The ambush is organized by Major General Michael Kilroy, later Commandant of the 4th Western Battalion of the IRA. He and his flying column of volunteers take up position between Widow Sammon’s House and that of Widow McGreal in Carrowkennedy and await a Royal Irish Constabulary patrol.

At 6:30 PM, a scout signals the approach of the patrol, which includes two Crossley tenders and a Ford motorcar. Jimmy O’Flaherty, a former Connaught Ranger, lines up his sights on District Inspector Edward J. Stevenson in the lead vehicle. Stevenson is killed by a bullet through the centre of his forehead. The lorry lurches forward and stops in the middle of the road and comes under heavy fire from the hillside above. Police tumble out quickly and get down behind a bank which gives them some cover. A Lewis gun is thrown out and trained on the third section of IRA men. After two short bursts of fire, the gunner lay dead beside his gun. A second gunner fires a burst of shots from the Lewis in the direction of the third section, then he swings the muzzle in the air to protect himself from the riflemen above. This is unsuccessful and he also falls dead beneath the gun. Four men in the lorry are now dead and the remaining men are led by Sergeant Creegan. They attach a grenade launcher to a Lee–Enfield rifle and keep the IRA at bay.

The second lorry is stopped by gunfire from both sides of the road as soon as shots are heard from the direction of the first lorry, killing the second driver. This lorry coasts to the ditch at the side of the road. After a while the men run towards McGrale’s thatched cottage facing the road. They poke rifles through the front windows and through a window high in the gable which looks down on the Westport road. They use up a lot of ammunition unnecessarily and then realize that they have left their spare ammunition in the lorry. They unsuccessfully try to persuade the Widow McGrale and her young son to fetch the ammunition.

The motorcar is some distance behind the second lorry and stops beyond the cottage. Three men jump off the exposed side and two remain on the sheltered side of the road which has a thicket beside it next to the cottage. One of the policemen advances towards the rebel position but is badly wounded.

Two hours later, Michael Kilroy is worried that if the first lorry does not surrender soon, the column might not have time to concentrate on the police in the McGrale cottage as enemy reinforcements could arrive at any time. A fresh assault on the lorry is made by Johnny Duffy and Tommy Heavey who have bayonets. A rifle grenade, which is hurled by the police, falls back into the lorry and explodes, killing the man who threw it and fatally wounding other police beside him. A handkerchief of surrender is hoisted on a rifle by Sergeant Creegan, who is fatally wounded in the legs and abdomen.

The captured Lewis gun is fired on the McGreal house from a covered position by O’Flaherty. The men inside come out with their hands above their heads.

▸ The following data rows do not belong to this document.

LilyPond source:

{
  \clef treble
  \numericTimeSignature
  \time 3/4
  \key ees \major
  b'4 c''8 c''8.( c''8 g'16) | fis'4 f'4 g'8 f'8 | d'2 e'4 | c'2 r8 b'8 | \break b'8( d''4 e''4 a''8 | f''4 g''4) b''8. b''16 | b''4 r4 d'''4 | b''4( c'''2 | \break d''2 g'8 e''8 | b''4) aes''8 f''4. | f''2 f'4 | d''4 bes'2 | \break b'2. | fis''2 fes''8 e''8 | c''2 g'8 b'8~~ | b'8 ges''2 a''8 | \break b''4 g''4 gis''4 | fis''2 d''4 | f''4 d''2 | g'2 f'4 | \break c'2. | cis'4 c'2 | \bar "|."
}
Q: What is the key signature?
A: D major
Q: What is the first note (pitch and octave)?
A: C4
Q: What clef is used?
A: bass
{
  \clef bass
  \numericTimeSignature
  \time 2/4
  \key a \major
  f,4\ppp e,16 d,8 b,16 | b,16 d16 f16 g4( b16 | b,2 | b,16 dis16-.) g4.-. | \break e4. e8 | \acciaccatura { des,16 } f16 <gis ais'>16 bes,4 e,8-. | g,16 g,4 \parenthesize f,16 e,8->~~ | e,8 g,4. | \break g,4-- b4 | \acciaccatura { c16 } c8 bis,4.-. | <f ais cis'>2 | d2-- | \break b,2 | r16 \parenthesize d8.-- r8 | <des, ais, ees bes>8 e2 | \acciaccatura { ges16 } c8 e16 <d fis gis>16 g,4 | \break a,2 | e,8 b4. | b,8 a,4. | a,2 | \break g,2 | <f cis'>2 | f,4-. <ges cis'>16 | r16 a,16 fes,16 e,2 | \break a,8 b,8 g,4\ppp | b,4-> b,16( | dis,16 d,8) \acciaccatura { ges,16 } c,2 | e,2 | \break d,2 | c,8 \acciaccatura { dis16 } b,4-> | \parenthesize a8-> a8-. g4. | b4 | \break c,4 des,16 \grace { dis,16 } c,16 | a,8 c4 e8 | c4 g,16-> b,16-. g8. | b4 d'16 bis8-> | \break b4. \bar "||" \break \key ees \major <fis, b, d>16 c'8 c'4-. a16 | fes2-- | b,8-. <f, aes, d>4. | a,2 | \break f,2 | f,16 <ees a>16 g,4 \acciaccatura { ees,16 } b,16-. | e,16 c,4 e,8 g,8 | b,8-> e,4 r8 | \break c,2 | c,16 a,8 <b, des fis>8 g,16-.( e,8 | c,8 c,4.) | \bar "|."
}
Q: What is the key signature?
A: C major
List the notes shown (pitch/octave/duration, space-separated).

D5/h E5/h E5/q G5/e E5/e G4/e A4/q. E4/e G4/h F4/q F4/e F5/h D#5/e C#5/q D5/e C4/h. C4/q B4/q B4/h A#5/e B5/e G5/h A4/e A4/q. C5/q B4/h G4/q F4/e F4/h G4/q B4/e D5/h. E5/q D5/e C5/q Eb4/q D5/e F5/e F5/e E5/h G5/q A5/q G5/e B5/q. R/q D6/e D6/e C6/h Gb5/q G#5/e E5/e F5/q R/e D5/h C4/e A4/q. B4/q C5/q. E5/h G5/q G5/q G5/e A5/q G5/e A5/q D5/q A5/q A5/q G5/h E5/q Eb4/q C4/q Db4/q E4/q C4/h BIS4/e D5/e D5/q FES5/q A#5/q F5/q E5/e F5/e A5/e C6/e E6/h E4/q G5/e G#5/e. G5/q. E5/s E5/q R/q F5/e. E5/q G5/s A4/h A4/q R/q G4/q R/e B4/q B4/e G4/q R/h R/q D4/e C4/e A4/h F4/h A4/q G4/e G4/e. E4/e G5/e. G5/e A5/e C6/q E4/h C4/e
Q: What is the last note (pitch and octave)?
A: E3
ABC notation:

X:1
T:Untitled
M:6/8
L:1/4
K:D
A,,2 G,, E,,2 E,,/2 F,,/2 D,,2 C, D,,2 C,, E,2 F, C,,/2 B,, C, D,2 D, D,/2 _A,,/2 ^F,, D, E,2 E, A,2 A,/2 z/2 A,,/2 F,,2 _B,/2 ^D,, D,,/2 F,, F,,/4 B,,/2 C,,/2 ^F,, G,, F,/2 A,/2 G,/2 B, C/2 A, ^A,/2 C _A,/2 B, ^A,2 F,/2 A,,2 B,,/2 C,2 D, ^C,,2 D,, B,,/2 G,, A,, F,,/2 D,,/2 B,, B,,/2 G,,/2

The IRA column captures 22 rifles, eight drums for the Lewis gun, several boxes of grenades, 21 revolvers, and approximately 6,000 rounds of rifle ammunition. Petrol is poured over the two lorries and the motorcar and they are set ablaze.

Eight of the British are killed outright or die of their wounds and sixteen surrender. The Black and Tans who surrender are not killed, even though this policy has been endorsed by IRA General Headquarters due to the terror and mayhem they inflict on civilians. Many of the local people go into hiding to avoid the retribution of the Tans. The IRA volunteers escape arrest by sheltering in safe houses.